Questions about appropriate batchsize

Meiling · April 2, 2021, 2:20pm

Hi all,

I read on the forum that increasing the batchsize to 200-400 can give better results for small particles. My particles are relatively small and I would like to increase the batchsize. But I’m not sure if it is appropriate to set batchsize to 400 if the total number of particles is small. For example:

if I only have 20k particles and I want to use 200 classes, so the average number of particles in each 2D class would be 100particle/class, in this case, is it appropriate to use batchsize of 200 or even 400?

I’d appreciate any suggestion. Thank you so much.

Best,
Meiling

zhenyu_tan · April 2, 2021, 5:29pm

the number of particles goes into each iteration of 2d classification is the number of classes * the batchsize. so large batchszie will make the classes look better.
I would use 50 classes for 20k particles

Meiling · April 2, 2021, 5:53pm

Thank you @zhenyu_tan for the reply. That makes sense. So the batchsize should be less than (total number of particles)/(number of classes), is that correct?

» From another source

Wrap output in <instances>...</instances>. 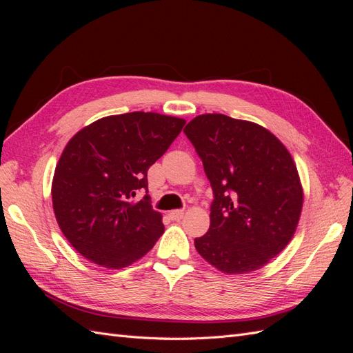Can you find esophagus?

Also, does the program use the same set of particles for each 2D iteration or it uses different sets of particles for different iterations?

Thank you so much again!

Best,
Meiling

zhenyu_tan · April 2, 2021, 7:08pm

the way it works based on my understanding is:
it will first randomly sort the particle stack. Then at each iteration it will feed a non overlapping particles subset(number of classes * the batchsize) for classification. At the last iteration, it will go through the whole particle stack once to classify all of them.
if the number of classes * the batchsize is greater than the particle number, I think it will use the full dataset at each iteration.

Meiling · April 5, 2021, 5:40pm

Thank you so much @zhenyu_tan for explaining this to me.

mmclean · April 7, 2021, 1:38pm

Hi all,

Just to add onto @zhenyu_tan’s reply, I believe similar topics were discussed in this thread.

Meiling · April 16, 2021, 5:08pm

That’s really helpful as well. Thank you @mmclean !

DanielAsarnow · April 17, 2021, 8:49pm

With only 20k particles, 20 classes will probably give a much nicer result than 200. For single-particle cryo-EM, ~1000 particles per class is usually appropriate.